Then I've tried the changes proposed in Issue #1025 and PR #1043 and I can confirm that it works.
Hope to see this soon in the new release! Thanks!
Maybe there should be a new DSPy package release using the latest code in main, the PR that fixes this is already merged
Maybe there should be a new DSPy package release using the latest code in main, the PR that fixes this is already merged
My dspy version is 2.4.17
and vllm
0.5.4
what fixes this issue @tom-doerr ?
This installs vllm but dspy vllm server fails:
pip install --upgrade pip
pip uninstall torchvision vllm vllm-flash-attn flash-attn xformers
pip install torch==2.2.1 vllm==0.4.1
@tom-doerr any help?
@brando90 How do you have 2.4.17, isn't the newest version 2.4.16? Do you get the exact same error message? If so, could you post relevant code?
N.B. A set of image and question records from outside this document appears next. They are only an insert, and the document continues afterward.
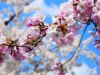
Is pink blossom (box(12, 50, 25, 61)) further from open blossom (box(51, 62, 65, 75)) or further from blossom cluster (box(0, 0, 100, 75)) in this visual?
open blossom (box(51, 62, 65, 75))

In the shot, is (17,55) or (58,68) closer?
(17,55)

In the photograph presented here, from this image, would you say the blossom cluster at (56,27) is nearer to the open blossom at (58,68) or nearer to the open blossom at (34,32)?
the open blossom at (34,32)

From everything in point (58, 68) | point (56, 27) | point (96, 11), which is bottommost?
point (58, 68)

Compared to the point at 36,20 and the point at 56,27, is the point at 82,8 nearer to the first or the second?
the point at 56,27

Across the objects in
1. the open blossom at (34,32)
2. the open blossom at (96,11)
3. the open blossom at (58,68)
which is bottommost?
the open blossom at (58,68)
@tom-doerr apologies, I don't have access to the bash session when I wrote that message. Likely a typo. I confirm I do have 2.4.16 though:
(uutils) brando9@skampere1~ $ pip list | grep dspy
dspy-ai 2.4.16
and vllm version is:
(uutils) brando9@skampere1~ $ pip list | grep vllm
vllm 0.4.1
vllm_nccl_cu12 2.18.1.0.4.0
(uutils) brando9@skampere1~ $ pip list | grep torch
fast-pytorch-kmeans 0.2.0.1
torch 2.2.1
my flash attention doesn't work fyi:
INFO 09-13 18:56:14 selector.py:77] Cannot use FlashAttention backend because the flash_attn package is not found. Please install it for better performance.
thanks for taking the time to respond/help.
Could you post the error message you are getting? Do you use any less commonly used DSPy features?
Could you post the error message you are getting? Do you use any less commonly used DSPy features?
@tom-doerr happy to help!
(snap_cluster_setup_py311) brando9@skampere1~ $ conda activate uutils
(uutils) brando9@skampere1~ $ python ~/ultimate-utils/py_src/uutils/dspy_uu/examples/full_toy_vllm_local_mdl.py
0%| | 0/3 [00:00<?, ?it/s]Failed to parse JSON response: {"detail":"Not Found"}
2024-09-14T02:04:17.834140Z [error ] Failed to run or to evaluate example Example({'question': 'What is the capital of France?', 'answer': 'Paris'}) (input_keys={'question'}) with <function exact_match_metric at 0x7f024e0cc0e0> due to Received invalid JSON response from server. [dspy.teleprompt.bootstrap] filename=bootstrap.py lineno=211
Failed to parse JSON response: {"detail":"Not Found"}
2024-09-14T02:04:17.834909Z [error ] Failed to run or to evaluate example Example({'question': "Who wrote '1984'?", 'answer': 'George Orwell'}) (input_keys={'question'}) with <function exact_match_metric at 0x7f024e0cc0e0> due to Received invalid JSON response from server. [dspy.teleprompt.bootstrap] filename=bootstrap.py lineno=211
Failed to parse JSON response: {"detail":"Not Found"}
2024-09-14T02:04:17.835576Z [error ] Failed to run or to evaluate example Example({'question': 'What is the boiling point of water?', 'answer': '100°C'}) (input_keys={'question'}) with <function exact_match_metric at 0x7f024e0cc0e0> due to Received invalid JSON response from server. [dspy.teleprompt.bootstrap] filename=bootstrap.py lineno=211
100%|████████████████████████████████████████████████████████████████████████████████████████████| 3/3 [00:00<00:00, 633.96it/s]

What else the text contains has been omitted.